The movie is the second collaboration between director Luca Guadagnino and Chalamet. The pair previously worked together on the Oscar-winning Call Me by Your Name. That movie, like Bones & All, centers around outcasts. Guadagnino told GQ he enjoys stories about people like that.
“I think that to be in the shoes of someone who is at the margin, it gives you a privileged point of view. I want to see the world from the perspective of someone who doesn’t conform. I think conformity is really the thing that makes me uncomfortable.”

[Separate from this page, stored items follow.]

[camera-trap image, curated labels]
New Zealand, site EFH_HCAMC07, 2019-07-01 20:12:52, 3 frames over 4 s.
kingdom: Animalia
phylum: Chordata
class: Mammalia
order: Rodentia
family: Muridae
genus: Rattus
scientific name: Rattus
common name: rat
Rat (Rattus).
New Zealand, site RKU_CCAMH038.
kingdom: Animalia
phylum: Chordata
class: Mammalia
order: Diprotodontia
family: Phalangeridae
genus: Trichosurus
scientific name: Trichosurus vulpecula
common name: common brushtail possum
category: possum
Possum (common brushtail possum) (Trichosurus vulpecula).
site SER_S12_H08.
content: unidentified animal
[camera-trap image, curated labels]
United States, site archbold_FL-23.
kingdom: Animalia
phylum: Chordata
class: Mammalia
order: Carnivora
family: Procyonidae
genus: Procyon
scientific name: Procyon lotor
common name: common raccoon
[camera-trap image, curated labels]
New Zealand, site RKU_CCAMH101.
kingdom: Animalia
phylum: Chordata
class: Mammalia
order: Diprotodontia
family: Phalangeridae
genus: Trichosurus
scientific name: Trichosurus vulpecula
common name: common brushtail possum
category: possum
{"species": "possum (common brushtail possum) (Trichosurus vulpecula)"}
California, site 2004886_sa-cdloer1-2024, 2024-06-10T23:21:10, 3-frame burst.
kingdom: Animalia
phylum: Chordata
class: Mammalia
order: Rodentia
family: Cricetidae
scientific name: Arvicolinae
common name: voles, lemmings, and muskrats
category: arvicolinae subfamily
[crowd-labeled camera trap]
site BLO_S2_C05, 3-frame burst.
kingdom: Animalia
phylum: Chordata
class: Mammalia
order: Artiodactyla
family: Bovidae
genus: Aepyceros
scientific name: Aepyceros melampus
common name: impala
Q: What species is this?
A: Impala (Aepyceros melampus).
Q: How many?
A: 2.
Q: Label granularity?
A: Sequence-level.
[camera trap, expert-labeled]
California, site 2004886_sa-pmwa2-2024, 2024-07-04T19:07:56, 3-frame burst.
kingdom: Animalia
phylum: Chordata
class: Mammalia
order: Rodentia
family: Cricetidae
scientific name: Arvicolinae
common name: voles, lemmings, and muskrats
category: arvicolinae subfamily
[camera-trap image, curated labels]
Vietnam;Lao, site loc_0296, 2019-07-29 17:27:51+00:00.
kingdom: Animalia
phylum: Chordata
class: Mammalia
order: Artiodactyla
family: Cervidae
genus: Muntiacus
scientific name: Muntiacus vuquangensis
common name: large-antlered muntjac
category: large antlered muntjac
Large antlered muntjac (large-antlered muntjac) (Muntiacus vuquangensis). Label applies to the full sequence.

Bones & All tells the story of 18-year-old Maren who feels out of place in the Reagan era. In the first scene of the movie, she realizes she has a longing for human flesh. Her dad leaves and she goes on the road with her mom and soon meets Chalamet’s character Lee.
The director said despite the premise of the movie, it’s a love story at heart.
“They have this revolutionary aim not to become the people they meet, and try to survive through love,” Guadagnino said.
Chalamet previously spoke about how cannibalism is featured in the movie and what it means.
“For me, it felt like the cannibalism was a metaphor for what your ancestors leave you with — your immediate parents, but also the trauma that you’ve lived with from generations past. You wrestle with that. Sometimes it’s something you can actually overcome and break the cycle. And sometimes a curse remains a curse and a blemish remains a blemish.”
Yup, a curse is a curse, whatever that means. Bones & All hits theaters on Nov. 18.